Job For A Cowboy Gloom



When I first started seeing Job For A Cowboy's name around, it was at a time in the mid-2000s when all sorts of metal and hardcore bands with stupid names started to make the scene (see Heavy Heavy Low Low, Arsonists Get All The Girls, or A Girl, A Gun, A Ghost). I thought there would be no possible way a band with a name like Job For A Cowboy" could be any good. I just expected another band doing what Eighteen Visions or Every Time I Die was already doing an incredible job at. Then I saw this...



HARD. AS. FUCK. Straight up. I was completely and totally wrong about Job For A Cowboy. They were a brutal death metal band, comprised mostly of young kids who, at the time "Entombment of a Machine" was released on the Doom EP, couldn't even buy themselves a beer in this country. Needless to say, I was in from that moment on.

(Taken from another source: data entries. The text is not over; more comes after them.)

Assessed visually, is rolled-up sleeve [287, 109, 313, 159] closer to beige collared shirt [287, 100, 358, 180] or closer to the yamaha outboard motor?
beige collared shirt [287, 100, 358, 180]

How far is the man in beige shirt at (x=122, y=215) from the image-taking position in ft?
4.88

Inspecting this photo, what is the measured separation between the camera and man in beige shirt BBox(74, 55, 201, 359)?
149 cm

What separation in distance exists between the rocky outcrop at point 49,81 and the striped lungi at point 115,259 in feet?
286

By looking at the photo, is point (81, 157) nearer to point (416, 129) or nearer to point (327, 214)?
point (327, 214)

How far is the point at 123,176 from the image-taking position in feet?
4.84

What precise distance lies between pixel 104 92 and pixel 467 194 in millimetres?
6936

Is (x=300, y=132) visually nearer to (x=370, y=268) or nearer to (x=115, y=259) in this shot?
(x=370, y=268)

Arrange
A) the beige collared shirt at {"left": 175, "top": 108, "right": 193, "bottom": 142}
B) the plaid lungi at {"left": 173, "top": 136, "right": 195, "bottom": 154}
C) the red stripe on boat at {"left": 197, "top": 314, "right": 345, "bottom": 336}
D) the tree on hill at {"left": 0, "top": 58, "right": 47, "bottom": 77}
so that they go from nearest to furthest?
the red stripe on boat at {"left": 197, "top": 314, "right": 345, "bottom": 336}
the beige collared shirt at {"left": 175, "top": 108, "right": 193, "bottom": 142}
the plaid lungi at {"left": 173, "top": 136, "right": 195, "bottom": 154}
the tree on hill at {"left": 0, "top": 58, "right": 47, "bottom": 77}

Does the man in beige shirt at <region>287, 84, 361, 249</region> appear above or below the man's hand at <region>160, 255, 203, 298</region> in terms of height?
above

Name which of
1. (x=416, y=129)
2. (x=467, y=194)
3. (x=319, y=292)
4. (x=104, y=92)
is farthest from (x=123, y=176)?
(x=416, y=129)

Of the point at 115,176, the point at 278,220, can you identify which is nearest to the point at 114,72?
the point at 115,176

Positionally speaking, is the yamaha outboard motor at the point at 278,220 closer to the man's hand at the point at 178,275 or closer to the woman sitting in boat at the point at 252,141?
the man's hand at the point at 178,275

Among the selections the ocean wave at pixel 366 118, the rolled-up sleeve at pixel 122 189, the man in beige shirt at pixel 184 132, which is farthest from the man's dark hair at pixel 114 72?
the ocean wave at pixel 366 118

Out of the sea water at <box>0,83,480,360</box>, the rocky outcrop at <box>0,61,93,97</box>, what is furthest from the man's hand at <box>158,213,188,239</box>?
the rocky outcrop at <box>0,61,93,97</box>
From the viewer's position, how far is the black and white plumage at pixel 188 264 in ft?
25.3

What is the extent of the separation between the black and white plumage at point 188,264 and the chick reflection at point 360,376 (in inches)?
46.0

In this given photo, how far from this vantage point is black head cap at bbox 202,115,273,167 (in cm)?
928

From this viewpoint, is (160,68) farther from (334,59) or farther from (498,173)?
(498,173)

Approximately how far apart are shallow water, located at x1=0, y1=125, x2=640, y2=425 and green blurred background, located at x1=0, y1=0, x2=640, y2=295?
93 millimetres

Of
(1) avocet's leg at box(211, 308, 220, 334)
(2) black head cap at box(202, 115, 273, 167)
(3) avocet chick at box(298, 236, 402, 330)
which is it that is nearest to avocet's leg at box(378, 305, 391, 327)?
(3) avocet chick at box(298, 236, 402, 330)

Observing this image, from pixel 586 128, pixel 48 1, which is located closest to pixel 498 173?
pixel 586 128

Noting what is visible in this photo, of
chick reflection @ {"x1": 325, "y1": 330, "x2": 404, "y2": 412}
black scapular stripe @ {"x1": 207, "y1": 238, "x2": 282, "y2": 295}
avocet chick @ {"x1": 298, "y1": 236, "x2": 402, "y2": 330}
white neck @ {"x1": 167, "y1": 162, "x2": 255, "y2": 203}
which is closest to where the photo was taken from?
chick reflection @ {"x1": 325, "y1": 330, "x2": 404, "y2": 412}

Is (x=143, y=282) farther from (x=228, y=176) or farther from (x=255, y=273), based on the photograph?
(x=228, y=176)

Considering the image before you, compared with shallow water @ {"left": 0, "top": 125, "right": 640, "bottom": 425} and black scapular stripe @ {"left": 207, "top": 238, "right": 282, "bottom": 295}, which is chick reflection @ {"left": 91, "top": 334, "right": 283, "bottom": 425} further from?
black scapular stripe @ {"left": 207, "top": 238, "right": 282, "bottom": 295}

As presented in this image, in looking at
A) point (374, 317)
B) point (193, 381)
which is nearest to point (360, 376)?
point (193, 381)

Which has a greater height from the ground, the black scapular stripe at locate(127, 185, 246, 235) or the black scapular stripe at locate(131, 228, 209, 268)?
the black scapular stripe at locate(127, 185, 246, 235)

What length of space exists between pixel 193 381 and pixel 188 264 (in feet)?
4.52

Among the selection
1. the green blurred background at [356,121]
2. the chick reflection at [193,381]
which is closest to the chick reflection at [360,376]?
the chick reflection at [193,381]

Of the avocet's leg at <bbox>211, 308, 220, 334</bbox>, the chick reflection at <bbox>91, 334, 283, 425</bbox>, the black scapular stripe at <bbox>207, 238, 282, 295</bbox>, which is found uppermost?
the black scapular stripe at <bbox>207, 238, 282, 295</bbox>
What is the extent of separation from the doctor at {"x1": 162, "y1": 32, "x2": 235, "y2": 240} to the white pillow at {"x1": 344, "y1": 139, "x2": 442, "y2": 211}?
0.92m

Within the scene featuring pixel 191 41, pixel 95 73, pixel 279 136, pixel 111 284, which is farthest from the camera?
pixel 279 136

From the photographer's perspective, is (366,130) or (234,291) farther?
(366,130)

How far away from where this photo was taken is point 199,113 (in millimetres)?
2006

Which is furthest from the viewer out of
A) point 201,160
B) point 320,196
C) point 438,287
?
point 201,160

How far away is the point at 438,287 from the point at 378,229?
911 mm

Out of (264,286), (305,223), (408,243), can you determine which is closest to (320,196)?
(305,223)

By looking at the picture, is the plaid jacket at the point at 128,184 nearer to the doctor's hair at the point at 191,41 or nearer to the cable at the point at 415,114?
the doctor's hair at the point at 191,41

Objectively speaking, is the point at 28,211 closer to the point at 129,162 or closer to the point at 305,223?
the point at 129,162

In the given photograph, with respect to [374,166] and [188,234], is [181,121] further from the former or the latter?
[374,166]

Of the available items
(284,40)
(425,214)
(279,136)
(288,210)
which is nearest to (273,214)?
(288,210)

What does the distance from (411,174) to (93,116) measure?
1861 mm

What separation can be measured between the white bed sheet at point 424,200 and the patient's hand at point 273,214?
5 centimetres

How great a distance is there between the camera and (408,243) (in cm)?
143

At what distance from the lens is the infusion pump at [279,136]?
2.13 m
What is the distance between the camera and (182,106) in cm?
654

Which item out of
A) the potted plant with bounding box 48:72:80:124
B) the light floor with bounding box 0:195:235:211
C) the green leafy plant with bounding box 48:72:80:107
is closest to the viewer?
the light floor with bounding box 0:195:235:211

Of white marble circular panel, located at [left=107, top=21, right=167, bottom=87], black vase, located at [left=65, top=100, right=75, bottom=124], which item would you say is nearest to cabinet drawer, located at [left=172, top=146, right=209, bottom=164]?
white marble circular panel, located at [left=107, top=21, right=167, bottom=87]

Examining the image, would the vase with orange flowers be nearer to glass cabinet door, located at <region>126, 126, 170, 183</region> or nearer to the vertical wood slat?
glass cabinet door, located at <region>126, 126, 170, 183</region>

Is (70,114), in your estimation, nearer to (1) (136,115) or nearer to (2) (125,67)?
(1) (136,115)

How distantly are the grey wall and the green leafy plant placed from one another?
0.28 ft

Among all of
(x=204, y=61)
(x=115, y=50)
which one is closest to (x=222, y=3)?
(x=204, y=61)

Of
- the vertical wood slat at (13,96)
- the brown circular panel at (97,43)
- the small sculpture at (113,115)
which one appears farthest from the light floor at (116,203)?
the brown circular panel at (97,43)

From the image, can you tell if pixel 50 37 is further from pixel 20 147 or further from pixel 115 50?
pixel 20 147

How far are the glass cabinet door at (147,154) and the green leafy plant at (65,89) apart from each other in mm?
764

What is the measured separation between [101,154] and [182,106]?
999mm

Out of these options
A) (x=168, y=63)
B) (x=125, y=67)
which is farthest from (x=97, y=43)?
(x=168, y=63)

Before we get to reviewing their awesome new EP, Gloom, let me make something abundantly clear: this whole "death metal" vs "deathcore" argument is fucking stupid, and is clearly something that dudes and chicks who aren't getting laid enough came up with to pick on bands that they just don't happen to like for some reason. If Job For A Cowboy doesn't blow your hair back for your own personal reasons, that's one thing. Discrediting their entire catalog of work because it goes against some precedent set forth by Death, At The Gates, Morbid Angel, Carcass, or whatever other band from the 90s the internet is worshipping these days just shows that you're an asshole who needs to stop playing World of Warcraft and mix it up in public. People in this world have real problems. The fact that Job For A Cowboy isn't afraid of using mosh parts in their songs, or that some dude in a Ringworm shirt spinkicked you in the face during a JFAC set doesn't diminish the incredible music this band has been kicking out since their inception.

Gloom shows the band tightening up their sound a bit from their previous full lengths, especially Genesis. The guitar parts are much less noisy and chaotic, and the band comes together, assaulting your entire body by locking in with each other rhythmically behind singer Jonny Davy's disgustingly ferocious voice. The guitar soloing has been upped several notches, and is also highlighted by how together the band is behind the leads. This is a rare EP that I actually wish was a full length. If nothing else, Gloom should silence anyone who is still trying to front on Job For A Cowboy with having an early involvement in metal hardcore.




Go out and grab these joints. Make this summer a brutal summer. Life's too short to listen to shitty bands.